▸ Task directions
Locate each line in the entries below that contains the word "left" and copy those lines out.

▸ Entries
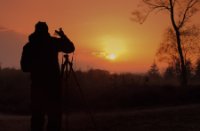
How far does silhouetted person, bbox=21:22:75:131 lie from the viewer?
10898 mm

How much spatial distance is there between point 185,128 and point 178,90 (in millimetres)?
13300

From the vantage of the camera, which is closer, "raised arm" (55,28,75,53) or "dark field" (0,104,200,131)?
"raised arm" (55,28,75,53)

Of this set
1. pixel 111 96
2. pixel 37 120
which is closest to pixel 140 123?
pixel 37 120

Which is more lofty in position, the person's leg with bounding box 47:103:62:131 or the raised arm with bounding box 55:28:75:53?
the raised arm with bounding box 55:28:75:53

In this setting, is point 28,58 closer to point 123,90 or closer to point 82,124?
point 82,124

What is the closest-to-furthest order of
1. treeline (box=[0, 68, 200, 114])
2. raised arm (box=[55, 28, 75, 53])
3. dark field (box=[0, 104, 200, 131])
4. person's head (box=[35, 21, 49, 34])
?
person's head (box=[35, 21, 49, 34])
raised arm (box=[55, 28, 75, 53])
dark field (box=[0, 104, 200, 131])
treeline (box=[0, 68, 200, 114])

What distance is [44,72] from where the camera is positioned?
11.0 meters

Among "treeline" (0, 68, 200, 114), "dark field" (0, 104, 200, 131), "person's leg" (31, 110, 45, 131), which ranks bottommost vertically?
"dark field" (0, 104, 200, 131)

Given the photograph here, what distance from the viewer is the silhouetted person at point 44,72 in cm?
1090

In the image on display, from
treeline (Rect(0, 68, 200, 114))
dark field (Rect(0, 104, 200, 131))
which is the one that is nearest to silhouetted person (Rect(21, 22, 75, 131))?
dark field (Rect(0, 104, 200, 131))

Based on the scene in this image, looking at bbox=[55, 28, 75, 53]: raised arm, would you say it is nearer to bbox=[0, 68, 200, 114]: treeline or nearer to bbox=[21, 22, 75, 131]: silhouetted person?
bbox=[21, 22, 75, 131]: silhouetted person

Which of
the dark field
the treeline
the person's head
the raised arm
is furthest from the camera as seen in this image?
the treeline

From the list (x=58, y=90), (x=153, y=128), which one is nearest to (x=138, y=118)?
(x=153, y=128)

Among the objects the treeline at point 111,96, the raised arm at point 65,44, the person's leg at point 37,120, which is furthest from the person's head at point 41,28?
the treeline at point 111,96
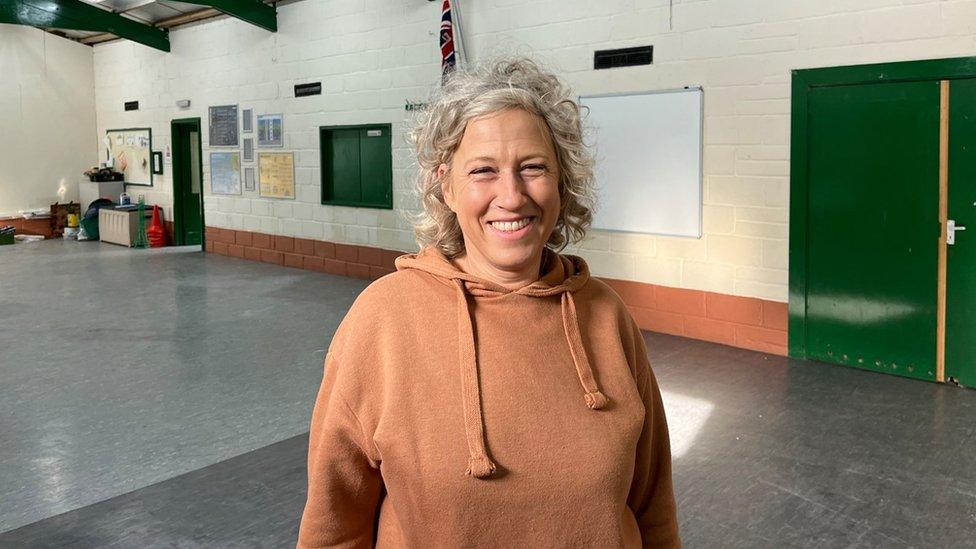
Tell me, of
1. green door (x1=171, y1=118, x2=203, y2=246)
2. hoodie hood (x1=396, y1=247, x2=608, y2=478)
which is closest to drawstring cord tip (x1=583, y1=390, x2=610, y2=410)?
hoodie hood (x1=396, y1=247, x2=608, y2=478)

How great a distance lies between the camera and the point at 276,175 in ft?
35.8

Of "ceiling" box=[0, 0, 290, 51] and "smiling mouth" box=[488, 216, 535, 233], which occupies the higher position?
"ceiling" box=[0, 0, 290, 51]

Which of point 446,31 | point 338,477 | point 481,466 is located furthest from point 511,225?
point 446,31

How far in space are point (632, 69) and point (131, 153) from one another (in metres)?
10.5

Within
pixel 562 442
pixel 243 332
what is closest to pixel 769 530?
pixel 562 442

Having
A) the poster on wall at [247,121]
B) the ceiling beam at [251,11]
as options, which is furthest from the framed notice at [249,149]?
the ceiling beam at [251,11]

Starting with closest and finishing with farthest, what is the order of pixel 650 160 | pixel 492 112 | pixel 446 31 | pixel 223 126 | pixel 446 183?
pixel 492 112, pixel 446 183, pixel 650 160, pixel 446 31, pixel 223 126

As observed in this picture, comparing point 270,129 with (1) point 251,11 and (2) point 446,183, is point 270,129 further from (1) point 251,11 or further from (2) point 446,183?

--

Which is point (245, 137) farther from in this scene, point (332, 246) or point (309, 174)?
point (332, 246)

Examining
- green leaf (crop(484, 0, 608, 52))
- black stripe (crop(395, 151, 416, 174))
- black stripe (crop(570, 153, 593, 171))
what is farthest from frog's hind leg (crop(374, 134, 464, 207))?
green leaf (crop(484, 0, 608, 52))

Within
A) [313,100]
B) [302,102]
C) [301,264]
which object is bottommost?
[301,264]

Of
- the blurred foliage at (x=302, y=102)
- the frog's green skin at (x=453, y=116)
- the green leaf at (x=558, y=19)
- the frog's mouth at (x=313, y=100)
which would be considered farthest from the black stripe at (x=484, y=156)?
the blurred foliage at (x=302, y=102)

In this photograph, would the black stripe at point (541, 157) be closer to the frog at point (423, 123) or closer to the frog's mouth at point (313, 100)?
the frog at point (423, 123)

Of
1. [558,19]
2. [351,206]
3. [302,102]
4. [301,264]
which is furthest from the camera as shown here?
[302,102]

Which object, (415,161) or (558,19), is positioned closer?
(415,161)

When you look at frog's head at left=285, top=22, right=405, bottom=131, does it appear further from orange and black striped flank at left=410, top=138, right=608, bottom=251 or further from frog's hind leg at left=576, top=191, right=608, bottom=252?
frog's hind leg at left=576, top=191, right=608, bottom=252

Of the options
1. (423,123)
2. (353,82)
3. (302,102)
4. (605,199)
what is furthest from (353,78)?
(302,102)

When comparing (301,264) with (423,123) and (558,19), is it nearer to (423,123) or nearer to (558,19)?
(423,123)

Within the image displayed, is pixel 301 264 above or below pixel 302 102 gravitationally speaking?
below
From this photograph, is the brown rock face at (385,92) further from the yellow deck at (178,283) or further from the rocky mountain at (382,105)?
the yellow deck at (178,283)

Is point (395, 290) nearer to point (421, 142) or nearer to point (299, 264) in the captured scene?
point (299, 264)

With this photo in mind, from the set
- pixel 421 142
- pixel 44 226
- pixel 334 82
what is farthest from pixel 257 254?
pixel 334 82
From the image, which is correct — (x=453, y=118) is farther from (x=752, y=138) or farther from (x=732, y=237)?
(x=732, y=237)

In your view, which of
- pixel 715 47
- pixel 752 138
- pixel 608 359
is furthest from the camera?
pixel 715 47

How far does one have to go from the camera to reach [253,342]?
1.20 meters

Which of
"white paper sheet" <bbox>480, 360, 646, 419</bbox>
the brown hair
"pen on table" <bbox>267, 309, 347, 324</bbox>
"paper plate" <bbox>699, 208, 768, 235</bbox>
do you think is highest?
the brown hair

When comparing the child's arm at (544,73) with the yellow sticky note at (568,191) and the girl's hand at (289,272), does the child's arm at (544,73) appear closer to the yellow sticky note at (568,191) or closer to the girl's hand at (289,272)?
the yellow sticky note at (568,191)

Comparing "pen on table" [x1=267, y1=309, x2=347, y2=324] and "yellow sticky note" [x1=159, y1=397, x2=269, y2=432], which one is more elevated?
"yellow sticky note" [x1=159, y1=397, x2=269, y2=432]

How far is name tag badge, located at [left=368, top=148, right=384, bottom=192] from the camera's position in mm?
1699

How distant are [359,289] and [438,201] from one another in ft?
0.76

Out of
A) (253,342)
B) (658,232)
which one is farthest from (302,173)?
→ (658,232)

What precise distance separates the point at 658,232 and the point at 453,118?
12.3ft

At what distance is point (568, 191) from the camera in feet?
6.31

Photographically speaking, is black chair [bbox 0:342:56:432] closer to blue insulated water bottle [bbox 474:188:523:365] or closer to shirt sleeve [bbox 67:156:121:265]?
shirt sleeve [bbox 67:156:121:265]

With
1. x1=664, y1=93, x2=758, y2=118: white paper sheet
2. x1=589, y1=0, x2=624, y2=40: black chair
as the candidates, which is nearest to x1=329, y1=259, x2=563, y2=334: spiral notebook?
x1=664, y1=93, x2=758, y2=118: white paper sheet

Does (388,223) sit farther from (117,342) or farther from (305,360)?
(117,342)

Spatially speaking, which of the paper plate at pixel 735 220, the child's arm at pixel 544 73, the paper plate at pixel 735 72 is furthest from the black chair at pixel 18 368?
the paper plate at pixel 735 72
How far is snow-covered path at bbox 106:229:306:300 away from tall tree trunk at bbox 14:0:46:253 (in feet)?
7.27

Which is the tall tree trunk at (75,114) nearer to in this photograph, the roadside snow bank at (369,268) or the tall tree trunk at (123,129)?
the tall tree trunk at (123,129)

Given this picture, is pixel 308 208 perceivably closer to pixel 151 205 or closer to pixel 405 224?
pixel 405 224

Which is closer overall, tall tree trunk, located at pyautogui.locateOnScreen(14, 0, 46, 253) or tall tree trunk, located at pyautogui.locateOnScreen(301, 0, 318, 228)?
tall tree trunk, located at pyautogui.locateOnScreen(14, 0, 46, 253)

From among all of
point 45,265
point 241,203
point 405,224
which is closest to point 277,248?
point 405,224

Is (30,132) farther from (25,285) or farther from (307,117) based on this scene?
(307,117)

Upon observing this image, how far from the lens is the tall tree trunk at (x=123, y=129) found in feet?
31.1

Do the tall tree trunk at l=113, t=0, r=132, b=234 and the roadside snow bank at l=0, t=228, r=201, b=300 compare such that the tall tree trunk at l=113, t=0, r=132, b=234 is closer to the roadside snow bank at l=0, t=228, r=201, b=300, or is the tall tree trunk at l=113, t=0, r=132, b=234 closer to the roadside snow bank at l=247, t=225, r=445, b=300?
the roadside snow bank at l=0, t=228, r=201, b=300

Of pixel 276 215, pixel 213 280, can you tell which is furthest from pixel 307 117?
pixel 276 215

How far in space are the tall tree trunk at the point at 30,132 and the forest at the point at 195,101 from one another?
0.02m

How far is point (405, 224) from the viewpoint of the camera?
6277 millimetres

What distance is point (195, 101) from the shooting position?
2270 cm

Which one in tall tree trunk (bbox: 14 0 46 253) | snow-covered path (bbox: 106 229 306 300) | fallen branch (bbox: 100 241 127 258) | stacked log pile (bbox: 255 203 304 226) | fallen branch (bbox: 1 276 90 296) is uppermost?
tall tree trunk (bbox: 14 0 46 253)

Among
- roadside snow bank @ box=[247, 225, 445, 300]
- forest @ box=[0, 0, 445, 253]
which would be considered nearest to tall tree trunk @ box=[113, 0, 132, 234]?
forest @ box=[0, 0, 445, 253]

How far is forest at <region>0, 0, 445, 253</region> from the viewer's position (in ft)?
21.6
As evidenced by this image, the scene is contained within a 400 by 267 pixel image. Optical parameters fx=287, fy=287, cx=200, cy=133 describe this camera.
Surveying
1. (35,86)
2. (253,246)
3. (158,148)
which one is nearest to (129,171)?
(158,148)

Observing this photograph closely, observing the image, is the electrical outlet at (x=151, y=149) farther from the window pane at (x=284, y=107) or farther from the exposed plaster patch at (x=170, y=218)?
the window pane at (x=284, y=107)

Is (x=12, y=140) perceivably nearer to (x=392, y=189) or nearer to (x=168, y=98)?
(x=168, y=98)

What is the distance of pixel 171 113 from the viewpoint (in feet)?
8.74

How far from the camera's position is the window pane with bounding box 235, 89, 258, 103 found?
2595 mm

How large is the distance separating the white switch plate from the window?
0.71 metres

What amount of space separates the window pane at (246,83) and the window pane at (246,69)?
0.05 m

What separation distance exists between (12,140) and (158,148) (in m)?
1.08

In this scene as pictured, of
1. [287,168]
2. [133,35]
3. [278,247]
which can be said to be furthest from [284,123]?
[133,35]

▸ Exercise response
When you look at frog's head at left=285, top=22, right=405, bottom=131, does it appear further from orange and black striped flank at left=410, top=138, right=608, bottom=251 or further from frog's hind leg at left=576, top=191, right=608, bottom=252?
frog's hind leg at left=576, top=191, right=608, bottom=252
How far is name tag badge, located at [left=368, top=148, right=384, bottom=192] from the camera's position in mm?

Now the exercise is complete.